Friday, July 24, 2015

Ending A Climate of Apathy

By David Simms, Senior Contributor
The Global Institute for Cyber Safety and Standards

It is known that people holding high positions in organisations such as Twitter, Facebook, and Google are less likely to have firsthand knowledge of what it is like to be harassed online. This establishes a climate of apathy by these individuals when it comes to making progress in resolving the issue. When one experiences something firsthand it inevitably impacts their perspective driving how and how often they are inclined to think about it.

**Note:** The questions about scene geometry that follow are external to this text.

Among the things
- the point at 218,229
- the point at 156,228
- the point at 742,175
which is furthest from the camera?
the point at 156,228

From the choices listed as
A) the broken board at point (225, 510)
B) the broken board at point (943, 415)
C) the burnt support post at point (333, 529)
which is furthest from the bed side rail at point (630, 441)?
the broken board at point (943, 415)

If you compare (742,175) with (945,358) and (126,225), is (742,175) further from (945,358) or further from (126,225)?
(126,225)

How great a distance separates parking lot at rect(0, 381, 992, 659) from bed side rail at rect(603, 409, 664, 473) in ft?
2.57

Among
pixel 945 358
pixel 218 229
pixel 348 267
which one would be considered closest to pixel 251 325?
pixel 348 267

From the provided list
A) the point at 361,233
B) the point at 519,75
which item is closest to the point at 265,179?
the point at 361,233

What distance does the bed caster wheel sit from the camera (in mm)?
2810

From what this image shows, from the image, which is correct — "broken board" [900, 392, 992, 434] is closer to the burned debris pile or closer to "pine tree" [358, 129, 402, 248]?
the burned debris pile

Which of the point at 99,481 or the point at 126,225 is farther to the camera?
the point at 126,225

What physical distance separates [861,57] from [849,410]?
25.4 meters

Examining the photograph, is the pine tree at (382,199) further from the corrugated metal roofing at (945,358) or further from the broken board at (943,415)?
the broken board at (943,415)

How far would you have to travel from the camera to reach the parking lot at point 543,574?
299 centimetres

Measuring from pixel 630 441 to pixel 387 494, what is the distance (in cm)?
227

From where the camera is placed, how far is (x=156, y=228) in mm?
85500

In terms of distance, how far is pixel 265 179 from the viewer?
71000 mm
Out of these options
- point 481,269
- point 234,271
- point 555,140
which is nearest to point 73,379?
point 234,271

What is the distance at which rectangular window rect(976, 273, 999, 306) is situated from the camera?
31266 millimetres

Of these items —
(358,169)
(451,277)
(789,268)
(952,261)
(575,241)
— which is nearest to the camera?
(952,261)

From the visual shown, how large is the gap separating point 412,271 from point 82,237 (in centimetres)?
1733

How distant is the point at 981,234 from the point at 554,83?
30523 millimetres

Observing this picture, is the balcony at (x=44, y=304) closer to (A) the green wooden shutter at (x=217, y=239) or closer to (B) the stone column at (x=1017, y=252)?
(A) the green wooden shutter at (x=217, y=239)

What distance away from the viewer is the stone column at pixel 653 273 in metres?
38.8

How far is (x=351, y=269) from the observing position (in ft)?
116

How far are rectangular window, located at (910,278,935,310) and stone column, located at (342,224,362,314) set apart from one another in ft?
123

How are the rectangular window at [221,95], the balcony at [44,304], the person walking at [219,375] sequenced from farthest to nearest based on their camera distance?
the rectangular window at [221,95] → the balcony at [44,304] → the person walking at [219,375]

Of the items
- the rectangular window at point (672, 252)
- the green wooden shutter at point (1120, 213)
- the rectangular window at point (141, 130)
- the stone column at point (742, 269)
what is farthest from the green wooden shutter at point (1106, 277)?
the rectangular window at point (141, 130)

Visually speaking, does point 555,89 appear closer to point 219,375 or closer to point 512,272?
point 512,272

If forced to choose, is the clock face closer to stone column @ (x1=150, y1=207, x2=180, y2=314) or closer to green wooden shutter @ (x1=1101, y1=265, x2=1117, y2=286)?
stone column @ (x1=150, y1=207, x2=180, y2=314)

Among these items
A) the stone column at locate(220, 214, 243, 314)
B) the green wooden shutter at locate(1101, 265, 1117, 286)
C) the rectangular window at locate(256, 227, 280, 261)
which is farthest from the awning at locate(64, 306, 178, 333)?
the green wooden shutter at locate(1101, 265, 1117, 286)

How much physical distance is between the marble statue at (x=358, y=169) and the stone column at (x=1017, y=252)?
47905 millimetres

For instance, the legal director at Scribd, Jason Bentley, changed his views about online harassment after someone he had banned from the platform decided to target his personal life.  The harasser made claims on sites such as Scribd, Craigslist, and Ripoff Report, that Bentley was guilty of raping his own daughter. The obvious result was Bently’s name therefore becoming prominently associated with these claims on Google’s search engine. He took action and pursued the individuals responsible with legal action. He commented in an interview about the ordeal and committed that he will do everything in his power to stop these online abuses against others as well in going forward. However, obviously there are far more people not in positions of power and who cannot afford legal recourse, yet suffer the same. Unfortunately, they become part of the ever growing population that has no way of escaping from their aggressors. One sure way to see positive change occur is for those at the helm of the social media to be subjected to the same relentless obscene nature of what is occurring in their own platforms. Certainly I do not intend to convey I would wish it upon them, rather to make the point that I do believe the destructive consequences of internet abuse and harassment would come to an end quite quickly.